For those of you that thought you really knew me, I have a startling confession to make: I was a member of my high school show choir.
And I’m not even going to water this down the way head church parishioners dilute that “orange drink” to only about 12 percent “drink;” I participated in this activity for three years, I was the student director my senior year, and I even went to a show choir summer camp in 1999 (which actually wasn’t that bad. The girl-to-boy ratio was about 5:1 in the first place, and once you factored out all of the homosexuals, it was more like 37:1. This meant that I virtually had my pick of the litter. I had more girls there than Hugh Heffner at a Kenny Chesney concert).
And really, I can’t complain because my show choir experiences are part of what got Amy interested in me. She, too, was a show choir minion—attended the camp and the whole deal—and that shared memory sparked some of our earliest conversations. How could it not? Show choir boasts one of the most eccentric groups of participants, fans, and vicarious-living parents in the history of high school extracurricular activities.
I was reminded of all this on Saturday when I escorted Amy to the Midwest Classic in Danville, a local show choir tradition held at The Girl’s old high school (also the alma mater of Jerry and Dick van Dyke. Extreme). She really loved this stuff when she was still part of all the hoopla, and she hadn’t gone back to attend in a couple of years. She (we) had an excuse this time around because her little cousin was performing. So, go we did…
The school was packed tighter than Best Buy on the day after Christmas, and young teen girls romped through the hallways while their hair (real and otherwise) galloped along behind them like curly blonde steeds. These poor girls also have to wear about seven pounds of makeup, in which the process of application includes a brief 15 minute facial baking in a conventional oven set at 450 Degrees Fahrenheit. They come out looking vaguely similar to test subjects for Homer Simpson’s makeup gun.
My own personal involvement in high school show choir was contingent on my NOT having had to wear makeup. Actually, none of the boys wore makeup at Central. At Danville, the show choir is so good that they could probably perform a nightly cabaret in Branson, Missouri, but the Central show choir was compiled of singers who would probably make it onto American Idol for the wrong reasons. Many of us would warrant Simon calling us “the musical equivalent of flatbread.” Plainly, we weren’t good.

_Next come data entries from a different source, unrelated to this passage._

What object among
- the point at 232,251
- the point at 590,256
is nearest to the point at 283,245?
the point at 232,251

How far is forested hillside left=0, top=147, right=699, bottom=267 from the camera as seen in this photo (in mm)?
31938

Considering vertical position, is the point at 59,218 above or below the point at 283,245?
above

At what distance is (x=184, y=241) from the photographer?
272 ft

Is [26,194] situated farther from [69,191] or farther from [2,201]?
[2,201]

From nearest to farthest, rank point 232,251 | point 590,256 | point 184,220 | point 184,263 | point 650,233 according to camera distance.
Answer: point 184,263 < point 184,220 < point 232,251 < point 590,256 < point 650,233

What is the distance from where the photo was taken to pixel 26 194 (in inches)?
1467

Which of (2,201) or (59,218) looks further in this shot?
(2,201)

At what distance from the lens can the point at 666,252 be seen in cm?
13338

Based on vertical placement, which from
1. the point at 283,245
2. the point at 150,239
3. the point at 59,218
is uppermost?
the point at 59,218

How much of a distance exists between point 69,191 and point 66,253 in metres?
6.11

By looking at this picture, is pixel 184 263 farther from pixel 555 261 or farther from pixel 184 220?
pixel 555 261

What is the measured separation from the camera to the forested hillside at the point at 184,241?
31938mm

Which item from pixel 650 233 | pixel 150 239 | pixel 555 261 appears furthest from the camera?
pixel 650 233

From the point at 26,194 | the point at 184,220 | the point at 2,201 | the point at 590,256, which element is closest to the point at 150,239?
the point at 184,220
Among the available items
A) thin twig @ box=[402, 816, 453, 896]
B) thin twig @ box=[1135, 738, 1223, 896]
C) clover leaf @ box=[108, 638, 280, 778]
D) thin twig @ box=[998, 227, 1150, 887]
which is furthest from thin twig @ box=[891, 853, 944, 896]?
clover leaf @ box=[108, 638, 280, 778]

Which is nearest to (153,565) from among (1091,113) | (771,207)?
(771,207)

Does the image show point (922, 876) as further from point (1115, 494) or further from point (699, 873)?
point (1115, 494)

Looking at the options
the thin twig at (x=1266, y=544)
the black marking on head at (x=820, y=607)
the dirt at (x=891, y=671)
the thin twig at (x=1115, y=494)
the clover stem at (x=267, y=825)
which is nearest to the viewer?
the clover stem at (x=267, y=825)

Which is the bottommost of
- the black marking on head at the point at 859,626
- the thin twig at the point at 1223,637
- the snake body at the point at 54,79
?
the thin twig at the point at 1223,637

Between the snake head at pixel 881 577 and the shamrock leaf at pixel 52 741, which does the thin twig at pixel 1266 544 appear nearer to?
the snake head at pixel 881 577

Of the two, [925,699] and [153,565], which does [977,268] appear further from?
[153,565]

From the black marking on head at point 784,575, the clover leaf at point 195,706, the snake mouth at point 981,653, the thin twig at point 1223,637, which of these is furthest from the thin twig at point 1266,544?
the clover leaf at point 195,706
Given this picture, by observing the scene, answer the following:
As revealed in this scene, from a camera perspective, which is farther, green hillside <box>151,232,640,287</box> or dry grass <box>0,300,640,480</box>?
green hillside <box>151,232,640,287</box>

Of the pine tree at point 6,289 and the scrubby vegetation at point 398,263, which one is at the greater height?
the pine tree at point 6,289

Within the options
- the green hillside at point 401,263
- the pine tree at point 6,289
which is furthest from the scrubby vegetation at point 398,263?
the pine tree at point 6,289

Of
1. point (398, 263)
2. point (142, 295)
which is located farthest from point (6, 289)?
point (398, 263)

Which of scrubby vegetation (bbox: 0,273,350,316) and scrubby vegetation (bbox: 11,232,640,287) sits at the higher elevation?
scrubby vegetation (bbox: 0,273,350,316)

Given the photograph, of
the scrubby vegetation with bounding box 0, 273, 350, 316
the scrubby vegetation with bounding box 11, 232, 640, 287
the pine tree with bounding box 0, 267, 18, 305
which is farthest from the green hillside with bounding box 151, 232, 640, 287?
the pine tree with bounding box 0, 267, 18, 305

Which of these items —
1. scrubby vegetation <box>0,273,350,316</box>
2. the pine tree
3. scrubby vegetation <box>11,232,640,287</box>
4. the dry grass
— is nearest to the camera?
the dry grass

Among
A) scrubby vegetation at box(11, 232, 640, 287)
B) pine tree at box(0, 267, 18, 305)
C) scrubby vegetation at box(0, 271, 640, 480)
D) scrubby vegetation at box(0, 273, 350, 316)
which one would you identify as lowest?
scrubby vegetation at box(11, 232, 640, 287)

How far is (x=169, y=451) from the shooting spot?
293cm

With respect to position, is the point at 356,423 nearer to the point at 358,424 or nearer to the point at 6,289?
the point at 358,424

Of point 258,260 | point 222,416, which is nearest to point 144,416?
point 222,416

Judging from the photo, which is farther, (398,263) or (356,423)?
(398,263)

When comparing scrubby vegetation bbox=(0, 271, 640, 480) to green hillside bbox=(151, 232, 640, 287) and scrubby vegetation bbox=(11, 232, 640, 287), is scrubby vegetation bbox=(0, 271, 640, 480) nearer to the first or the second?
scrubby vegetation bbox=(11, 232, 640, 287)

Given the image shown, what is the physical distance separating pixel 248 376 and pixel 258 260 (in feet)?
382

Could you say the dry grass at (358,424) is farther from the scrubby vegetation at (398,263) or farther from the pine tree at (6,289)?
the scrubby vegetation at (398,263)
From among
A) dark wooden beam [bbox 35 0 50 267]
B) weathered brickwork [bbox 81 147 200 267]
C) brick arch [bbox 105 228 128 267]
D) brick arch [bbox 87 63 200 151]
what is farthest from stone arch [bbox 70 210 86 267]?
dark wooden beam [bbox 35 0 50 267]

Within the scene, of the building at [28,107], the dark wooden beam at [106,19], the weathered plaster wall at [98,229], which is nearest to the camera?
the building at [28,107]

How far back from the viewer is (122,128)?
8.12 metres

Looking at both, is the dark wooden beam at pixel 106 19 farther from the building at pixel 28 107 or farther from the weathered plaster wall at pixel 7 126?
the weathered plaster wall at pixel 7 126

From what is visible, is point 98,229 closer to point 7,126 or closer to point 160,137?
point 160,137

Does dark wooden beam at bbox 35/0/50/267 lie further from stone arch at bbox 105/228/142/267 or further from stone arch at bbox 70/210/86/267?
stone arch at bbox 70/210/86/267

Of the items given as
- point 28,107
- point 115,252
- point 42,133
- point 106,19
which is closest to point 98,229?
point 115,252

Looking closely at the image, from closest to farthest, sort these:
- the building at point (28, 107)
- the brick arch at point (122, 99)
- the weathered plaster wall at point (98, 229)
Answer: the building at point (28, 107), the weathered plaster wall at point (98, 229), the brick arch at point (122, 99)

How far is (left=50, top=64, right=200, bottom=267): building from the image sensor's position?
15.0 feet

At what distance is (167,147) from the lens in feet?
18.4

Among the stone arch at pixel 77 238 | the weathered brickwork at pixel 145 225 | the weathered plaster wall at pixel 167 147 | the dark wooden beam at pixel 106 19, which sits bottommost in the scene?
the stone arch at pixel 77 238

But the groups at the Midwest Classic actually were (more or less). Where my show choir would perform either pieces that served as jingles for Chips Ahoy commercials or painfully optimistic tributes to Music with titles like “I’ve got Music in my Soul” (which was the real title to one of our songs), Amy’s old group did a ditty to Missy Elliott’s “Lose Control,” complete with B-Boy adidas jumpsuits and a hardcore band member wailing away on a xylophone as if xylophones were going out of style.
Most show choirs, including Amy’s and my own, have collective monikers that end in “–ion”: New Impressions, Delegation, Celebration, Jubilation, Registration, Carbonation, etc… This is the case for about three-fourths of all show choirs, and many of those have fancy colloquial spellings or end in exclamation points (Xperience!). I’m not sure who comes up with these names, but once the designation is applied, it changes about as often as the New York Yankees’ pinstripe jerseys.
Show choir is something that, if done poorly, can make for some of the largest nerds in the History of All Things Nerdy. There were several groups of this ilk on Saturday, one of whom even did an insane abstract Egyptian-themed routine in which the performers wore tunics that resembled Aztec tablecloths. The sad thing is that themed costumes like those are extremely expensive and have to be purchased every single school year. Amy said that her high school raised upwards of $3,000 annually just for costumes! At Central, I wore the same sequined vest, which under the right stage lighting, was bright enough to illuminate a small village, for all three years of my show choir career. But then again, our funding wasn’t quite that of some of these other schools. I digress.
And you know, I make fun of this stuff because I was part of it, and I know how ridiculous some of this stuff could be. Let’s face it, if Christopher Guest gathered the “Spinal Tap”/”Guffman” crew for a mockumentary about high school show choirs, we’d watch it, and we’d share a hearty laugh. However, the bottom line is that these students work exceptionally hard to put these shows together, and cheesy or otherwise, they do a nice job. I love knowing that there are teachers and sponsors out there that are willing to put such tremendous amounts of time and dedication into helping these students be really great at something. One thing I’m learning as a high school teacher is that adolescents need an identity, and they better they are at fitting into that identity, the more self-confidence they’re going to have. In conclusion: good for those schools, those students, and those sponsors. I’m proud of them all!
So there. There’s my confession. My penance should be something manly, something like “watch four hours of football, drink a couple of beers, and don’t talk about being in show choir for a few years.” The Super Bowl was on last night, and I had a few of my most masculine friends over. We discussed nothing of sequins. Check, check, and check.